Task to carry out
Reproduce the following data word for word, line by line.

BEGIN

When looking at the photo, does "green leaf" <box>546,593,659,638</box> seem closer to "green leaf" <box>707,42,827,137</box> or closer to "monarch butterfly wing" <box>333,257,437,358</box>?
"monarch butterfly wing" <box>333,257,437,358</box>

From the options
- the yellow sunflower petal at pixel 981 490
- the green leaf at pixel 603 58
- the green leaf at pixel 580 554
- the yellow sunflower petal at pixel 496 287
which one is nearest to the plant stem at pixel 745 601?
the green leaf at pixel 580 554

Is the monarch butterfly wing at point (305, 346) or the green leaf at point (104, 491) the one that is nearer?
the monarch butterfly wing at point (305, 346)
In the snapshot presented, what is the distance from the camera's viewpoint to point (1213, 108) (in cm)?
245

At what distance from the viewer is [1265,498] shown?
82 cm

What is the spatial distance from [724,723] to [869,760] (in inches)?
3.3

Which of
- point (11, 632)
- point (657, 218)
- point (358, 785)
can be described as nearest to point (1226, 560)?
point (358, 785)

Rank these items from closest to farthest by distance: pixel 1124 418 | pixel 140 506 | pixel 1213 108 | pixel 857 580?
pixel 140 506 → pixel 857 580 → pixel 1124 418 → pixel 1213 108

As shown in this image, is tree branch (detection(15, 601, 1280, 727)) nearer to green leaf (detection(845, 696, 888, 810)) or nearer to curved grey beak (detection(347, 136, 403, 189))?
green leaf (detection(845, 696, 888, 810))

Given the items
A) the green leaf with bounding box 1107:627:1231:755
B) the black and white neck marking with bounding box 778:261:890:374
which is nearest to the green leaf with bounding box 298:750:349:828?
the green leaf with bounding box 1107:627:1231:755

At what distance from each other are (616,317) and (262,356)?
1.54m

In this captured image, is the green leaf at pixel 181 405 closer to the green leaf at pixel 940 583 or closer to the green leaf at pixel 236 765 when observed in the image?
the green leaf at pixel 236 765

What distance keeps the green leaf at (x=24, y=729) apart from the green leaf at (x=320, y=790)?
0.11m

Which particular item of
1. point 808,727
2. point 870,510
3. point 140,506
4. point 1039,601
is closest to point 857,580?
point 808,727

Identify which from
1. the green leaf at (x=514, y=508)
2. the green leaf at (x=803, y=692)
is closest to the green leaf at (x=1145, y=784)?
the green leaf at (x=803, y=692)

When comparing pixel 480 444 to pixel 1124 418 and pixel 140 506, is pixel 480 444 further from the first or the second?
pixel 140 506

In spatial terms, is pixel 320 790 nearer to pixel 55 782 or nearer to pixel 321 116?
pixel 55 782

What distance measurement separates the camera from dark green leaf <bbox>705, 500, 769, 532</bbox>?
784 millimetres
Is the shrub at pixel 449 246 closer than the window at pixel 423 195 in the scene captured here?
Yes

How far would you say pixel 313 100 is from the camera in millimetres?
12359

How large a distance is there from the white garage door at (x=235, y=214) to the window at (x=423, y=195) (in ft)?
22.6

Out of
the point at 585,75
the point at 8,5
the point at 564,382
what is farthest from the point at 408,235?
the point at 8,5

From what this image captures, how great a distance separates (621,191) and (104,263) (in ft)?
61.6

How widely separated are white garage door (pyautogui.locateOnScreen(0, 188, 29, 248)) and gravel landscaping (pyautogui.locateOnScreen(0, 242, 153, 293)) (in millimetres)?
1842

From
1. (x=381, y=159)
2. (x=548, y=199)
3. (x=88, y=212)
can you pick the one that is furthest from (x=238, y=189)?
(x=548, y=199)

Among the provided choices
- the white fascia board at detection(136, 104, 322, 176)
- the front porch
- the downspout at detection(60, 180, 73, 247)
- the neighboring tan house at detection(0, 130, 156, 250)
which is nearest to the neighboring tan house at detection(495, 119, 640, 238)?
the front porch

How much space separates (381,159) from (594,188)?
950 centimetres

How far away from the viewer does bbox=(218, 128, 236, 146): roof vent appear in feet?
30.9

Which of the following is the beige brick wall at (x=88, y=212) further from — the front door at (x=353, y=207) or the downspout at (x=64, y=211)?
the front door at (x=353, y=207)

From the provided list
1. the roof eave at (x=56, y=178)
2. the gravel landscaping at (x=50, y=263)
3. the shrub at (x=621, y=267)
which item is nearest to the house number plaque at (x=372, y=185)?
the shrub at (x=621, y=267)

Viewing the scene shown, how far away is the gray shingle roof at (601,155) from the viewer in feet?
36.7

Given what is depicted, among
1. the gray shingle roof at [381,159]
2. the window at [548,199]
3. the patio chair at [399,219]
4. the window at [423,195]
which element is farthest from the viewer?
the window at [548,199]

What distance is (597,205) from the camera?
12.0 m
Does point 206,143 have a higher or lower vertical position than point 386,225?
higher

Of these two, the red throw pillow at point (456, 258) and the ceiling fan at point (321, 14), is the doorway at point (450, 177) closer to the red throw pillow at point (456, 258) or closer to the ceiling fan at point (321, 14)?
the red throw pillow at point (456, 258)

END

Expected answer
When looking at the photo, does "green leaf" <box>546,593,659,638</box> seem closer to "green leaf" <box>707,42,827,137</box> or closer to "monarch butterfly wing" <box>333,257,437,358</box>?
"monarch butterfly wing" <box>333,257,437,358</box>

From the options
- the yellow sunflower petal at pixel 981 490
- the green leaf at pixel 603 58
- the green leaf at pixel 580 554
- the yellow sunflower petal at pixel 496 287
which one is nearest to the plant stem at pixel 745 601?
the green leaf at pixel 580 554

Is the monarch butterfly wing at point (305, 346) or the green leaf at point (104, 491) the one that is nearer?
the monarch butterfly wing at point (305, 346)
In the snapshot presented, what is the distance from the camera's viewpoint to point (1213, 108) (in cm)?
245

At what distance from the viewer is [1265,498] shown?
82 cm

What is the spatial distance from [724,723] to [869,760] (in inches)?
3.3

Which of
- point (11, 632)
- point (657, 218)
- point (358, 785)
can be described as nearest to point (1226, 560)?
point (358, 785)

Rank these items from closest to farthest by distance: pixel 1124 418 | pixel 140 506 | pixel 1213 108 | pixel 857 580?
pixel 140 506 → pixel 857 580 → pixel 1124 418 → pixel 1213 108

As shown in this image, is tree branch (detection(15, 601, 1280, 727)) nearer to green leaf (detection(845, 696, 888, 810)) or nearer to curved grey beak (detection(347, 136, 403, 189))?
green leaf (detection(845, 696, 888, 810))

Given the items
A) the green leaf with bounding box 1107:627:1231:755
B) the black and white neck marking with bounding box 778:261:890:374
which is nearest to the green leaf with bounding box 298:750:349:828?
the green leaf with bounding box 1107:627:1231:755

At what distance from each other are (616,317) and (262,356)?
1.54m

In this captured image, is the green leaf at pixel 181 405 closer to the green leaf at pixel 940 583 or closer to the green leaf at pixel 236 765 when observed in the image?
the green leaf at pixel 236 765

What distance keeps the green leaf at (x=24, y=729) apart from the green leaf at (x=320, y=790)?
0.11m

Which particular item of
1. point 808,727
2. point 870,510
3. point 140,506
4. point 1039,601
is closest to point 857,580?
point 808,727

Identify which from
1. the green leaf at (x=514, y=508)
2. the green leaf at (x=803, y=692)
is closest to the green leaf at (x=1145, y=784)?
the green leaf at (x=803, y=692)

When comparing pixel 480 444 to pixel 1124 418 and pixel 140 506, is pixel 480 444 further from the first or the second?
pixel 140 506

In spatial terms, is pixel 320 790 nearer to pixel 55 782 or nearer to pixel 321 116?
pixel 55 782

What distance measurement separates the camera from dark green leaf <bbox>705, 500, 769, 532</bbox>?
784 millimetres
Is the shrub at pixel 449 246 closer than the window at pixel 423 195 in the scene captured here?
Yes

How far would you say pixel 313 100 is from the camera in millimetres?
12359

How large a distance is there from the white garage door at (x=235, y=214) to the window at (x=423, y=195) (in ft)?
22.6

Out of
the point at 585,75
the point at 8,5
the point at 564,382
what is farthest from the point at 408,235?
the point at 8,5

From what this image captures, how great a distance separates (621,191) and (104,263) (in ft)?
61.6

How widely separated are white garage door (pyautogui.locateOnScreen(0, 188, 29, 248)) and gravel landscaping (pyautogui.locateOnScreen(0, 242, 153, 293)) (in millimetres)?
1842

From
1. (x=381, y=159)
2. (x=548, y=199)
3. (x=88, y=212)
can you pick the one that is furthest from (x=238, y=189)?
(x=548, y=199)

Among the provided choices
- the white fascia board at detection(136, 104, 322, 176)
- the front porch
- the downspout at detection(60, 180, 73, 247)
- the neighboring tan house at detection(0, 130, 156, 250)
which is nearest to the neighboring tan house at detection(495, 119, 640, 238)?
the front porch

How much space separates (381,159) from (594,188)?
950 centimetres

How far away from the viewer does bbox=(218, 128, 236, 146): roof vent appear in feet?
30.9

Which of the following is the beige brick wall at (x=88, y=212) further from — the front door at (x=353, y=207) or the downspout at (x=64, y=211)?
the front door at (x=353, y=207)

From the provided list
1. the roof eave at (x=56, y=178)
2. the gravel landscaping at (x=50, y=263)
3. the shrub at (x=621, y=267)
which item is nearest to the house number plaque at (x=372, y=185)?
the shrub at (x=621, y=267)

Viewing the scene shown, how far away is the gray shingle roof at (601,155) from the viewer in feet?
36.7

Given what is depicted, among
1. the gray shingle roof at [381,159]
2. the window at [548,199]
3. the patio chair at [399,219]
4. the window at [423,195]
which element is farthest from the viewer?
the window at [548,199]

What distance is (597,205) from the camera?
12.0 m
Does point 206,143 have a higher or lower vertical position than point 386,225?
higher

Of these two, the red throw pillow at point (456, 258) and the ceiling fan at point (321, 14), is the doorway at point (450, 177) closer to the red throw pillow at point (456, 258) or closer to the ceiling fan at point (321, 14)?
the red throw pillow at point (456, 258)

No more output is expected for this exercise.